I'm using Scrapy and I read on the doc about the setting "CONCURRENT_REQUESTS". He speak about "The maximum number of concurrent (ie. simultaneous) requests that will be performed by the Scrapy downloader."
I created a spider in order to take questions and answers from Q&A websites, so i want to know if is possibile run multiple concurrent request. Now I have set this value to 1, because I don't want to loose some Item or override someone. The main doubt is that i have a Global ID idQuestion (for make a idQuestion.idAnswer) for any item do i don't know if making multiple requests all can be a mess and loose some Item o set wrong Ids.

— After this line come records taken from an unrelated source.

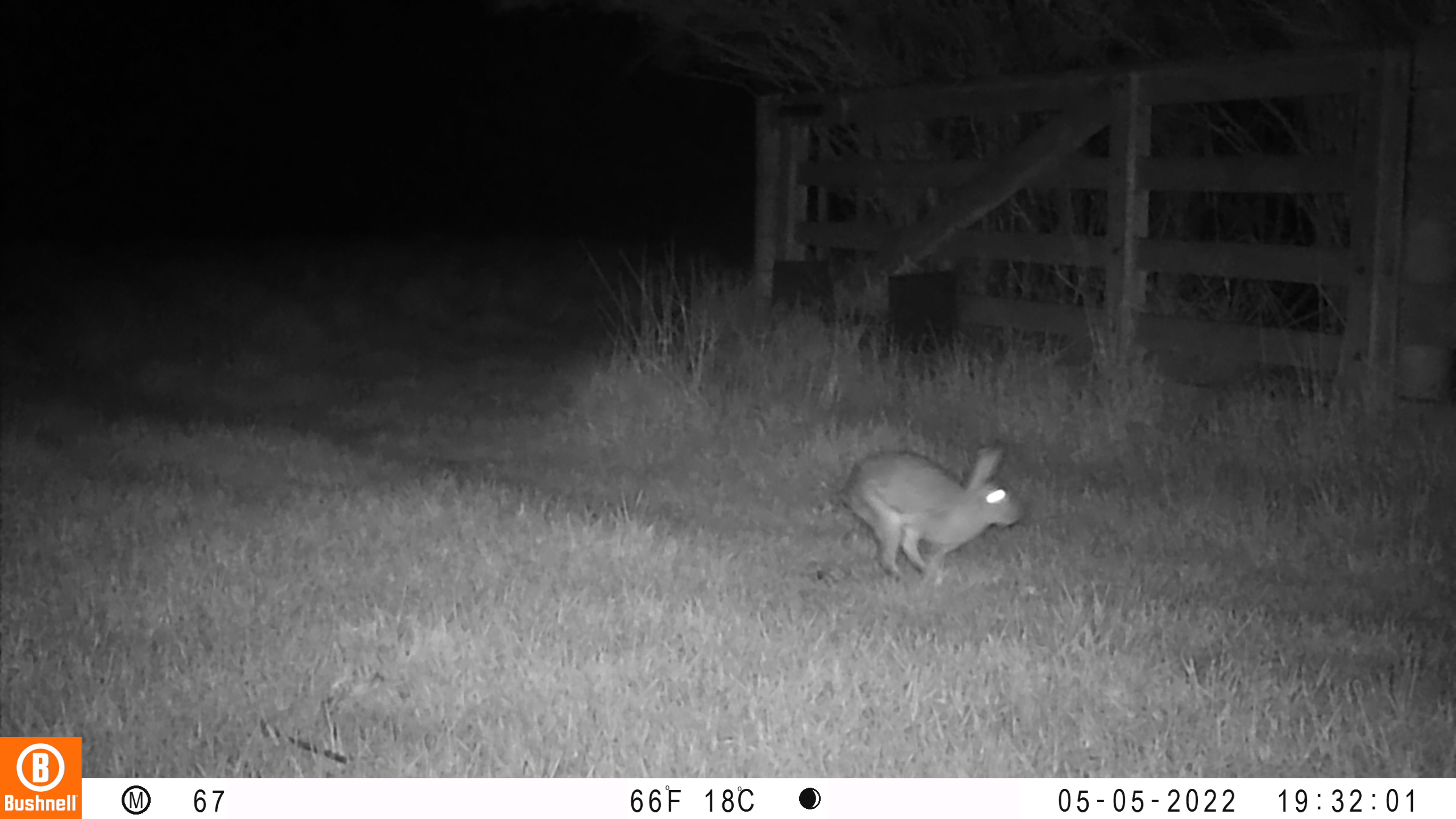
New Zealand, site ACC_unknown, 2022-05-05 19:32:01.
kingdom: Animalia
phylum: Chordata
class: Mammalia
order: Lagomorpha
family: Leporidae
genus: Oryctolagus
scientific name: Oryctolagus cuniculus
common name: european rabbit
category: rabbit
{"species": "rabbit (european rabbit) (Oryctolagus cuniculus)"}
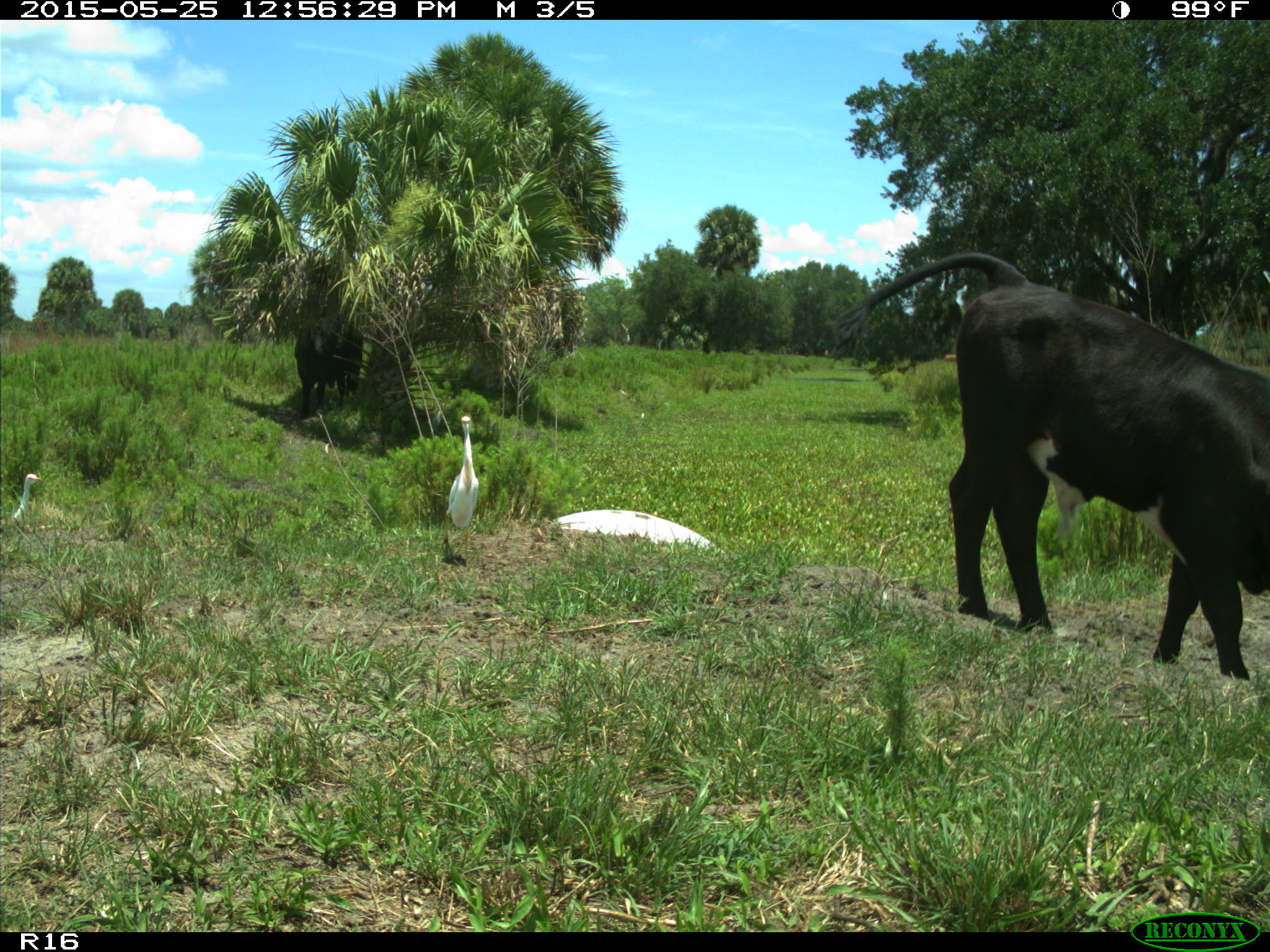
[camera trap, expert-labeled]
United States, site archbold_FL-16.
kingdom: Animalia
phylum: Chordata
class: Mammalia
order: Artiodactyla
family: Bovidae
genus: Bos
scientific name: Bos taurus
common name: domestic cow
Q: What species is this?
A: Bos taurus (domestic cow).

This is a snippet of code:
class Scraper(scrapy.Spider):
uid = 1
def parse_page(self, response):
# Scraping a single question
item = ScrapeItem()
hxs = HtmlXPathSelector(response)
#item['date_time'] = response.meta['data']
item['type'] = "Question"
item['uid'] = str(self.uid)
item['url'] = response.url
#Do some scraping.
ans_uid = ans_uid + 1
item['uid'] = str(str(self.uid) + (":" + str(ans_uid)))
yield item
#Call recusivly the method on other page.
print("NEXT -> "+str(composed_string))
yield scrapy.Request(composed_string, callback=self.parse_page)
This is the skeleton of my code. I use uid for memorize the id for the single question and ans_uid for the answer. Ex:
1) Question
1.1) Ans 1 for Question 1
1.2) Ans 2 for Question 1
1.3) Ans 3 for Question 1
**Can I simply increase the CONCURRENT_REQUESTS value? without compromise anything? **